Professor Gutowski was involved with the founding of CORDEX, first as a member of the Task Force on Regional Climate Downscaling that operated under the World Climate Research Programme (WCRP), starting in 2008.  He then became a member of the CORDEX Science Advisory Team (SAT) when the SAT replaced the Task Force at the end of its mandate.  He became a Co-Chair of the SAT in 2013 and served until his term ended at the end of 2019. He says: “CORDEX has played and continues to play an important role in guiding, organizing and promoting regional climate research around the world.  The organizational framework of CORDEX simulations has promoted international regional collaborations that have advanced regional climate modeling in many countries. The WCRP endorsement of CORDEX as one of its key programs has meant that those seeking support in their home countries have an authoritative backing to their efforts. The framework has also provided a common foundation for all of these efforts that has allowed many others to use CORDEX simulations in multi-model analyses. CORDEX continues to guide the development of regional modeling of climate by its efforts to coordinate further advances in regional modeling. This coordination is especially vital for the contributions of CORDEX to programs such as the IPCC.”’
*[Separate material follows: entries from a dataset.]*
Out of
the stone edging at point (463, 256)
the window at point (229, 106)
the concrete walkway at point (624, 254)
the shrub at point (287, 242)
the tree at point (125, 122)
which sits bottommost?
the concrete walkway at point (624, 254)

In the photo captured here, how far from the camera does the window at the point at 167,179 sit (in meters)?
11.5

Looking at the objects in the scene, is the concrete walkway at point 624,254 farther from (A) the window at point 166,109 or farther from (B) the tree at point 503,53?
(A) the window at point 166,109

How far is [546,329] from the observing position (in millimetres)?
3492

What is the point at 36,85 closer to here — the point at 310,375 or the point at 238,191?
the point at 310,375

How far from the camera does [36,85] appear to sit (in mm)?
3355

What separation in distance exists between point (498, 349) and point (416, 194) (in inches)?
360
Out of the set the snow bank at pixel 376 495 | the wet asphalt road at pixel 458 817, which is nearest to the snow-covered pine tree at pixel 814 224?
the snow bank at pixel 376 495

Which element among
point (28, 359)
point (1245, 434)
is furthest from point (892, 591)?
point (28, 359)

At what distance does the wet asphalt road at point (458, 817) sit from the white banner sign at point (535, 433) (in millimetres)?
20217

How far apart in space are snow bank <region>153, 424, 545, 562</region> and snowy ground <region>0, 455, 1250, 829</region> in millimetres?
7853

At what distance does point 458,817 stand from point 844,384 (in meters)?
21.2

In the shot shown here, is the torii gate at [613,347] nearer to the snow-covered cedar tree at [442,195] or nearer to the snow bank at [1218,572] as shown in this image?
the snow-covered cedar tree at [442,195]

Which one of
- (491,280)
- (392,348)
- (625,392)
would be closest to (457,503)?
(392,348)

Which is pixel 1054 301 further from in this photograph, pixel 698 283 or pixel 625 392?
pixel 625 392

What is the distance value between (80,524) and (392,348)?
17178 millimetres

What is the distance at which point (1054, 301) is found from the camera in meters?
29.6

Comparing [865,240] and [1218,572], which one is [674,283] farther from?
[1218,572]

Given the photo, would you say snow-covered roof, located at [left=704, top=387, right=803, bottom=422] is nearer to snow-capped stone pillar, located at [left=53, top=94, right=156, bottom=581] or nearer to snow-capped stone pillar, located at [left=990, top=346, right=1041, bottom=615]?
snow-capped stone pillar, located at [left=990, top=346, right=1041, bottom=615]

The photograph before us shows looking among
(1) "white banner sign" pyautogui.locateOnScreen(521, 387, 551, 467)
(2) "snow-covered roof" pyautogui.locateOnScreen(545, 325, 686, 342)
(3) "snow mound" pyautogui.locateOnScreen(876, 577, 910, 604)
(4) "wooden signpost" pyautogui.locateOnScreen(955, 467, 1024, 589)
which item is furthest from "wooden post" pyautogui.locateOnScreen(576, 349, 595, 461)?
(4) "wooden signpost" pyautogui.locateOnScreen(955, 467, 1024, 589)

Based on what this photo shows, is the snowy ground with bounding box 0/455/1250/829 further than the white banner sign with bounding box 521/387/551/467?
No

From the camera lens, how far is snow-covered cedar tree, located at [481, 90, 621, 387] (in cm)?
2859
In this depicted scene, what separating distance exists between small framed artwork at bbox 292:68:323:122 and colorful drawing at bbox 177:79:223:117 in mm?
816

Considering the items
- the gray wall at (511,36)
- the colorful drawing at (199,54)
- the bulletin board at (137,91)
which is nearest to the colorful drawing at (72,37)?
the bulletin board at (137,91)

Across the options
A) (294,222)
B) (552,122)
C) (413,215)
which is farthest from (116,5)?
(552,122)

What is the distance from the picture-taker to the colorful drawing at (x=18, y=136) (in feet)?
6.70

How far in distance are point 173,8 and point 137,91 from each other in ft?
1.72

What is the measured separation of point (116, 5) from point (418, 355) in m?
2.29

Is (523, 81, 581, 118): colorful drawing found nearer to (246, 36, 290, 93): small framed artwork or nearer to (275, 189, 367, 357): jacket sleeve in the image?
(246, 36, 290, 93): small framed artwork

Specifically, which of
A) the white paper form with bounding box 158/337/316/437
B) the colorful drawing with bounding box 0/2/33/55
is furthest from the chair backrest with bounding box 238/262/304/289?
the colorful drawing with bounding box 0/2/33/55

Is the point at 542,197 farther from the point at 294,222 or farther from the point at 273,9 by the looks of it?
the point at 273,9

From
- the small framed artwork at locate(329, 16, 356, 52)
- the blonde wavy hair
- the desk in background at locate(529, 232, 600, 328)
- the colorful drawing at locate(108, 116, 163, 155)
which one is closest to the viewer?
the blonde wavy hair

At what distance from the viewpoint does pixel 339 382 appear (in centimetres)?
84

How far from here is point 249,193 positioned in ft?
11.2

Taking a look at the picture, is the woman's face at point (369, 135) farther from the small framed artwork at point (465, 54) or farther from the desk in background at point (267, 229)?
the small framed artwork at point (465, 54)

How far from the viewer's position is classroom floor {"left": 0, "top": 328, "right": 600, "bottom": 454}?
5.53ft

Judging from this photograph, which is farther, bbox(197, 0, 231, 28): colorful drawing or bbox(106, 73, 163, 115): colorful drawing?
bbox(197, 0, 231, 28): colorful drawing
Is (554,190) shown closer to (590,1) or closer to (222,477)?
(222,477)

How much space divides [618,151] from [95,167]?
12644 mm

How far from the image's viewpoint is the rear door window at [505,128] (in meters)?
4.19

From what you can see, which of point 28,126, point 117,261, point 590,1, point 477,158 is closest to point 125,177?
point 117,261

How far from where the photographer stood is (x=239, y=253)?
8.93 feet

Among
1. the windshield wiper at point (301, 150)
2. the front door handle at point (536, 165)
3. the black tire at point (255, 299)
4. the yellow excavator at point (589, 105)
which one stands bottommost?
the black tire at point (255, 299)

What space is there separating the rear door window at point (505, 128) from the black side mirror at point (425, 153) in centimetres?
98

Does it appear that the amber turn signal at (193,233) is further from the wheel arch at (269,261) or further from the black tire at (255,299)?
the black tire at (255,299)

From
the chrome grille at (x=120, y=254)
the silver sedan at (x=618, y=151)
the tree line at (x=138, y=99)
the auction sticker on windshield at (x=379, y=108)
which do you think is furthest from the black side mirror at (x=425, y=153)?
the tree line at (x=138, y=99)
William J. Gutowski Jr graduated from Yale University in 1976, Magna Cum Laude, with a B.S. in Astronomy and Physics and received his Ph.D. in Meteorology from MIT in 1984.  After working for a few years at a research firm in Cambridge, Massachusetts, USA, he joined the faculty of the Department of Geological and Atmospheric Sciences at Iowa State University, where he has been ever since, rising through the ranks to full Professor in 2000.  His research focuses on the dynamics of the hydrologic cycle, regional climate and weather and climate extremes. A highlight for him of this work is that it has fostered significant collaborations with fellow scientists around the world, especially in Africa, East Asia and the Arctic. In addition to his CORDEX and IPCC service, he has been an Editor of the Journal of Hydrometeorology, and also served on two review panels of the U.S. National Academy of Sciences (The Potential Impacts of Climate Change on U.S. Transportation, 2008; Challenges and Opportunities in the Hydrologic Sciences, 2012).  In 2017, he became an Honorary Professor in the Dept. of Environmental and Geographical Sciences, University of Cape Town, in recognition of his various contributions to the advancement of African climate science.  In 2017, he also became a Fellow of the American Meteorological Society.